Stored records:
****

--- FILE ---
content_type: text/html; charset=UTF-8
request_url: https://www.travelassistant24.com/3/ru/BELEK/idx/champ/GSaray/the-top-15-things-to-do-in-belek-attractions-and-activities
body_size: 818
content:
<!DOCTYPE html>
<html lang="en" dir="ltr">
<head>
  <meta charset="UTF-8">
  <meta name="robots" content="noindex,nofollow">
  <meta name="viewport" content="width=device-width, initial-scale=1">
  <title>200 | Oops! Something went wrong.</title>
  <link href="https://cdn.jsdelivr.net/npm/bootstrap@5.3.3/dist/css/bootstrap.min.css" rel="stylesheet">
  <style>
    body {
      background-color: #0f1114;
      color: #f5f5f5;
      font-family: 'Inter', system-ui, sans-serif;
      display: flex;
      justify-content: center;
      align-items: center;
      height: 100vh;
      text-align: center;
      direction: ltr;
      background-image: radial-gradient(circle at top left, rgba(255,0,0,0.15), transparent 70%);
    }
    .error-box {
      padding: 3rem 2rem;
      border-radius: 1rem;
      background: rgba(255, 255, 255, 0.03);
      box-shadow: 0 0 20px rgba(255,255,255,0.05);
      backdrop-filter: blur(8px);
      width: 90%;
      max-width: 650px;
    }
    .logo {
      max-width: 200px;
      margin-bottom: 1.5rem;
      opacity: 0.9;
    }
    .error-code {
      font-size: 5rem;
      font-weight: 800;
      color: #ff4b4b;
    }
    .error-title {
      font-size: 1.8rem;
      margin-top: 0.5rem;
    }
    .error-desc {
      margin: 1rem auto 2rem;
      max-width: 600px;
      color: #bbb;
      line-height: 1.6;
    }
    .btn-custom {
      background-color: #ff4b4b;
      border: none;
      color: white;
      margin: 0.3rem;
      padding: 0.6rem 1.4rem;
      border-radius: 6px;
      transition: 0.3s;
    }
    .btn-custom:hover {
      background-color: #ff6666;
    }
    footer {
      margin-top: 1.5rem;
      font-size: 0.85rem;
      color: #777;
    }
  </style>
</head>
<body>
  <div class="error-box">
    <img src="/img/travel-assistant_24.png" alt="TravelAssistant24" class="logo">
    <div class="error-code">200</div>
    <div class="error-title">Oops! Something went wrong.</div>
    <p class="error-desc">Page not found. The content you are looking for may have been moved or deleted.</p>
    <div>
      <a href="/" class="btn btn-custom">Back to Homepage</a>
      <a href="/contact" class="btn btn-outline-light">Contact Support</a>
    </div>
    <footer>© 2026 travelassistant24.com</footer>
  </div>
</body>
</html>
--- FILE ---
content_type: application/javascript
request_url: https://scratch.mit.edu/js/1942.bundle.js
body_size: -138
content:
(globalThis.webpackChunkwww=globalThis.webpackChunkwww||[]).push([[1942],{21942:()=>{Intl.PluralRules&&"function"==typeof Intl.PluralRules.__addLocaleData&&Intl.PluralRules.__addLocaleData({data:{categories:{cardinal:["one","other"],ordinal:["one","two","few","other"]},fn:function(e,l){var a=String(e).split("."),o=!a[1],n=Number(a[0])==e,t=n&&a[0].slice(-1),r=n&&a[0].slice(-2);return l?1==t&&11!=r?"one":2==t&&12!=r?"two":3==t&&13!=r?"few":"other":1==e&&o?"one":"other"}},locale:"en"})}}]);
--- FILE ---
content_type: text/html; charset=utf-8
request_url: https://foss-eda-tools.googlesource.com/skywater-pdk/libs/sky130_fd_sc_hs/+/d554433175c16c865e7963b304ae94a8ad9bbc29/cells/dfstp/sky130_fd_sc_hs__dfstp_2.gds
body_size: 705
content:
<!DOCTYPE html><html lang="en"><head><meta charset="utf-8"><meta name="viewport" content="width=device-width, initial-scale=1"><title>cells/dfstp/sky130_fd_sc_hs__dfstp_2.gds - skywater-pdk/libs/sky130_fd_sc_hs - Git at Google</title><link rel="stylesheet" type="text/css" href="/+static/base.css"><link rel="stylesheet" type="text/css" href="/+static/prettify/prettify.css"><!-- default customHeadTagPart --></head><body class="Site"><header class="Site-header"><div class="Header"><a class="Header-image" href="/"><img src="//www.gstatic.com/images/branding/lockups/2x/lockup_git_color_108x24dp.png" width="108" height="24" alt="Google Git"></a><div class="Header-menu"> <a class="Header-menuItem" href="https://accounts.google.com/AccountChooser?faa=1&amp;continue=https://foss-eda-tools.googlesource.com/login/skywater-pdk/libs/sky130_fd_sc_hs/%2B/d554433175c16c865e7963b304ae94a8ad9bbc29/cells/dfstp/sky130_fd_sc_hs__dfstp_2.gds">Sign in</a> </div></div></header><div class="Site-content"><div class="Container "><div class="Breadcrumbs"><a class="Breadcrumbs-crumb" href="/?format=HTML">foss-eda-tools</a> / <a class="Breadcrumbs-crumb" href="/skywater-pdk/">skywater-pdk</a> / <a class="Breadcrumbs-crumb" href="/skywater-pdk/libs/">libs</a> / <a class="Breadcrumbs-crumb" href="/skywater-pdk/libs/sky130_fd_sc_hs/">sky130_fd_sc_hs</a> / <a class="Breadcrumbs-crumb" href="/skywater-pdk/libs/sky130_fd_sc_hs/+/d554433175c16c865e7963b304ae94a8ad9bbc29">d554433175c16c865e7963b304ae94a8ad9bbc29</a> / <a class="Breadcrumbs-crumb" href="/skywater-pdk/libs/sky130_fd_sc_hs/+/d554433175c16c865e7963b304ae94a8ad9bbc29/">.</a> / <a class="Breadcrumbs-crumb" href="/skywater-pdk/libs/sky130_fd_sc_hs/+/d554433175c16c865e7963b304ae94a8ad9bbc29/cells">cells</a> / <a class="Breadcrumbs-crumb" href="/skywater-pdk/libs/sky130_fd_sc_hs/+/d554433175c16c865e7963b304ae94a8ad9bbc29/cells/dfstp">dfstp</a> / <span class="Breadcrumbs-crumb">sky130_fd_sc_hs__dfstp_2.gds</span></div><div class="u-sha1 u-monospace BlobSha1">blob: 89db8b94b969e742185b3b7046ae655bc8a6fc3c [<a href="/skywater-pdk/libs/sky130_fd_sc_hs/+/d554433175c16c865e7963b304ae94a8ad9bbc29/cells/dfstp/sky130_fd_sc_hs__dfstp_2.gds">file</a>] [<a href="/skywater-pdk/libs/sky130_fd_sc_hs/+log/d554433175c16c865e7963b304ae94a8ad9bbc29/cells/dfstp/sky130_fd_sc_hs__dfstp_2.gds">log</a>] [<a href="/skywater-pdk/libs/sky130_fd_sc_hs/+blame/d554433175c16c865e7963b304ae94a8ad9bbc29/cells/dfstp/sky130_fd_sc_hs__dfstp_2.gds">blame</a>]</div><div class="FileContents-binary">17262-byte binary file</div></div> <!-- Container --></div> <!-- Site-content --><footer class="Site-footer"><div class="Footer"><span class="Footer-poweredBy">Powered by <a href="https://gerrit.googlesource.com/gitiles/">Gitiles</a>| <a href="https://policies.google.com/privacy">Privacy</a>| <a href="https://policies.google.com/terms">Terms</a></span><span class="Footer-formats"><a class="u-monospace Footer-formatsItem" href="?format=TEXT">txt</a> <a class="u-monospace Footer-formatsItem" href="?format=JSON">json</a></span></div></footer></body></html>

****

#### What the exercise asks
Give back exactly the lines above starting at the line where "background-color: #ff6666;" appears and ending at the line where "content_type: application/javascript" appears, both included, with no other lines.

#### The completed task
      background-color: #ff6666;
    }
    footer {
      margin-top: 1.5rem;
      font-size: 0.85rem;
      color: #777;
    }
  </style>
</head>
<body>
  <div class="error-box">
    <img src="/img/travel-assistant_24.png" alt="TravelAssistant24" class="logo">
    <div class="error-code">200</div>
    <div class="error-title">Oops! Something went wrong.</div>
    <p class="error-desc">Page not found. The content you are looking for may have been moved or deleted.</p>
    <div>
      <a href="/" class="btn btn-custom">Back to Homepage</a>
      <a href="/contact" class="btn btn-outline-light">Contact Support</a>
    </div>
    <footer>© 2026 travelassistant24.com</footer>
  </div>
</body>
</html>
--- FILE ---
content_type: application/javascript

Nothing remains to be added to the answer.